Thanks! It was fun and it was [aimed at] figuring out how to spread one moment into another. It taught me how to develop my own transitions. First they were visual and design transitions, and then they became narrative transitions. There was a really weird period, maybe even the period that Make Me a Woman covers, when I decided to make comics the serious pursuit of my life. You could get jobs making comics, you could get jobs making illustrations, and every time I got a new assignment there were different restrictions. When I was asked to be in Kramers Ergot, this comics anthology, it was going to be in color. I had to figure out what to do since I didn’t have a computer, so I decided to watercolor. Then I got the job doing comics for Tablet magazine and those had to be really legible because they were for an audience that didn’t read comics necessarily. I had to make them a little more concise and less meandering. I started incorporating panels. The different assignments forced me to try different approaches toward comics that were sort of externally imposed, but then I would either adapt to them or not. When I started it just came from a place of misunderstanding.

§ Recorded information
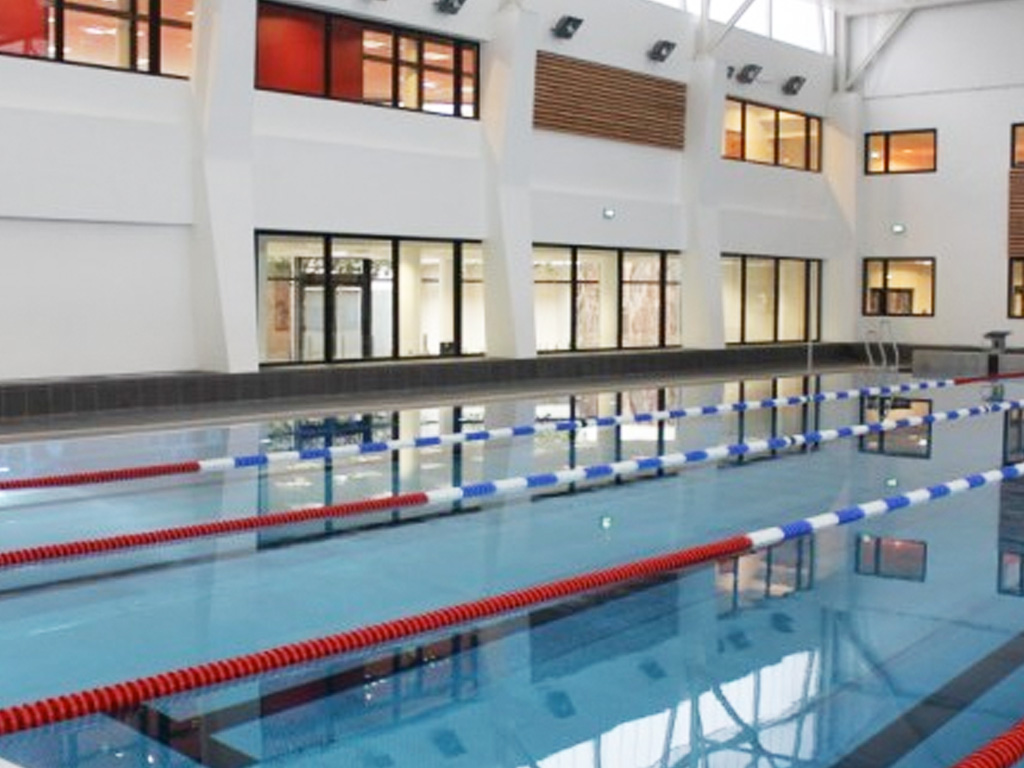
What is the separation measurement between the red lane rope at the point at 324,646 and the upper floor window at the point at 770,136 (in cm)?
2056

§ Work instruction 1
Answer these questions from the interview excerpt:
(a) What kinds of transitions came first for the speaker?
(b) What did the speaker decide to use for the color work in Kramers Ergot?
(c) Why did the comics for Tablet magazine have to be really legible?
§ Work instruction 2
List every title of a publication named in the interview excerpt.
The data is separate material and has no connection to the interview excerpt.

§ Exercise result 1
(a) Visual and design transitions.
(b) Watercolor.
(c) They were for an audience that didn't necessarily read comics.

§ Exercise result 2
Make Me a Woman
Kramers Ergot
Tablet magazine